Dataset entries
BEGIN

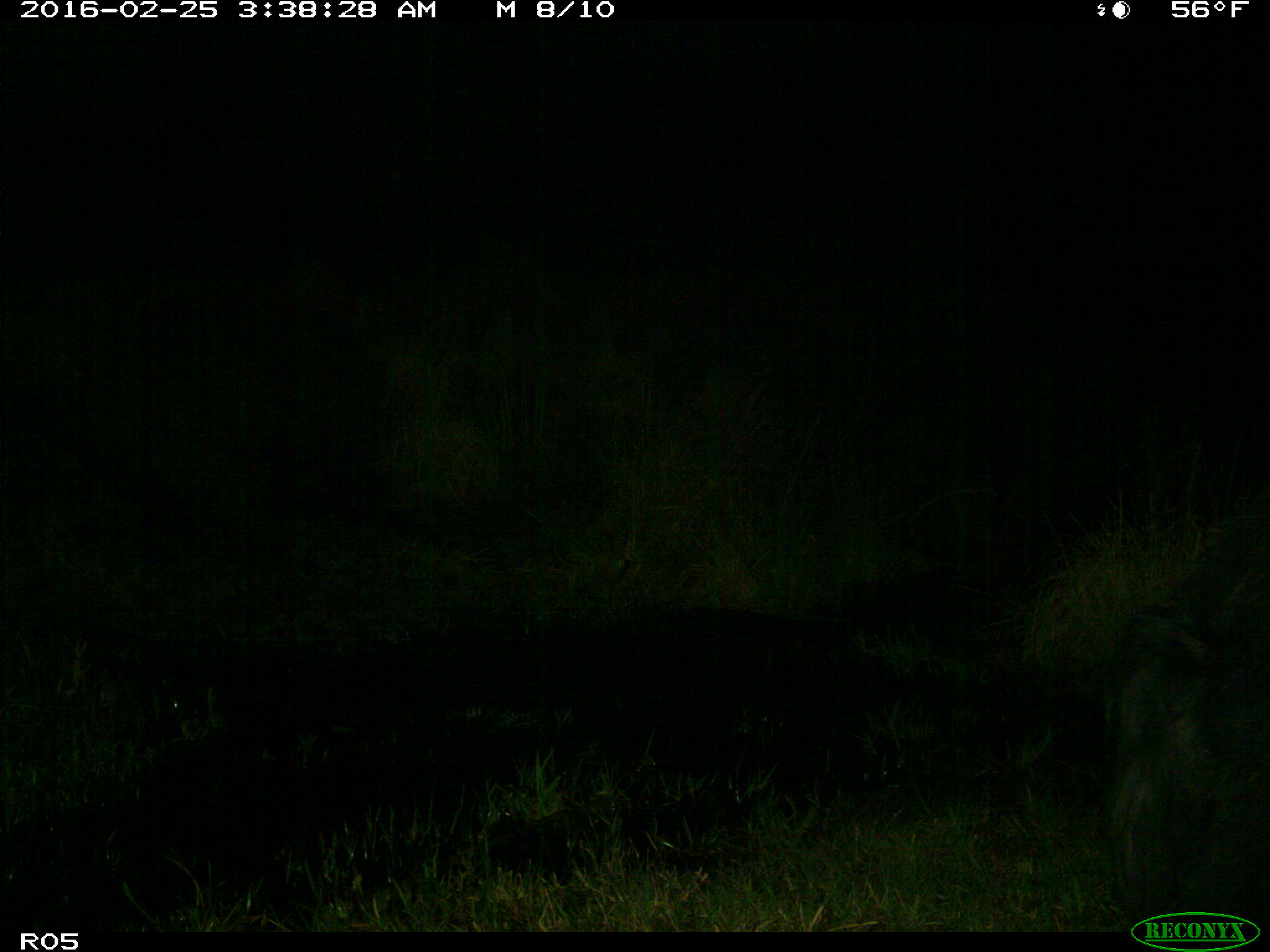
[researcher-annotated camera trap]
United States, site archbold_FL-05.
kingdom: Animalia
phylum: Chordata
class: Mammalia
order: Artiodactyla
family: Suidae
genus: Sus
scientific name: Sus scrofa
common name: wild boar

END

● AIM OF THE TASK:
Could you write out all the records exactly, without the pictures?

● WRITTEN ANSWER:
[researcher-annotated camera trap]
United States, site archbold_FL-05.
kingdom: Animalia
phylum: Chordata
class: Mammalia
order: Artiodactyla
family: Suidae
genus: Sus
scientific name: Sus scrofa
common name: wild boar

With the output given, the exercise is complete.